Fitting 5 folds for each of 90 candidates, totalling 450 fits

Best Parameters found by GridSearchCV:
{'criterion': 'gini', 'max_depth': None, 'min_samples_leaf': 1, 'min_samples_split': 10}

Accuracy of default Decision Tree: 0.9444
Accuracy of tuned Decision Tree:   0.9444 ✨


***Explanation of the Tuning Process***

Define Parameter Grid: We create a dictionary (param_grid) where keys are the parameter names (max_depth, etc.) and values are lists of settings to try for those parameters.
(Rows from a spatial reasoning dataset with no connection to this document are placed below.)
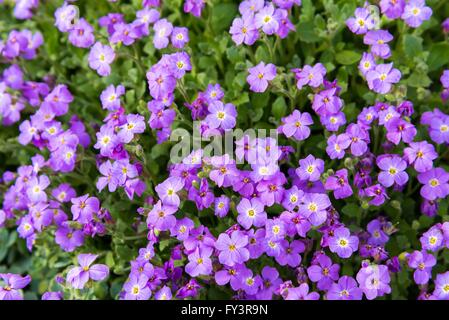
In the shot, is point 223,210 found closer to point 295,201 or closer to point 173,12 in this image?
point 295,201

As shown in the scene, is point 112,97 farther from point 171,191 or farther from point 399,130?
point 399,130

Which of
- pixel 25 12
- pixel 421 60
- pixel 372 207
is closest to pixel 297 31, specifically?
pixel 421 60

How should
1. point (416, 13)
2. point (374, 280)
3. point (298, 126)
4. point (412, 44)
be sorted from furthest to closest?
point (412, 44)
point (416, 13)
point (298, 126)
point (374, 280)

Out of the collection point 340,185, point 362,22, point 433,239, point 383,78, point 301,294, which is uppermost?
point 362,22

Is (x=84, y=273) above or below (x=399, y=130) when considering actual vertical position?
below

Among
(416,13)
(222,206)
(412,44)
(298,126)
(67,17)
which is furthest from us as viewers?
(67,17)

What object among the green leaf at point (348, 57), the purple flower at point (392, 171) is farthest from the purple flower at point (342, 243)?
the green leaf at point (348, 57)

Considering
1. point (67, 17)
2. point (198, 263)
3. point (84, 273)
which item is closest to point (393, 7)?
point (198, 263)

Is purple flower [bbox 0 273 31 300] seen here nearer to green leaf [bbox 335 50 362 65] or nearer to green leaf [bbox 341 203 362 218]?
green leaf [bbox 341 203 362 218]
Instantiate GridSearchCV: We pass our base model (dt), the parameter grid, and a cross-validation strategy (cv=5). GridSearchCV will now train and evaluate the model for every single combination of parameters in the grid. For example, it will test a tree with criterion='gini', max_depth=5, min_samples_split=2, min_samples_leaf=1, and so on.

Fit: Calling .fit() starts this exhaustive search process on the training data.

Best Estimator: After the search is complete, grid_search.best_params_ gives you the combination that performed the best, and grid_search.best_estimator_ gives you the model already trained with these optimal parameters.

Final Evaluation: By comparing the accuracy of the default model and the tuned model on the test set, you can see the improvement gained from hyperparameter tuning. Typically, the tuned model has better (or at least more reliable) performance.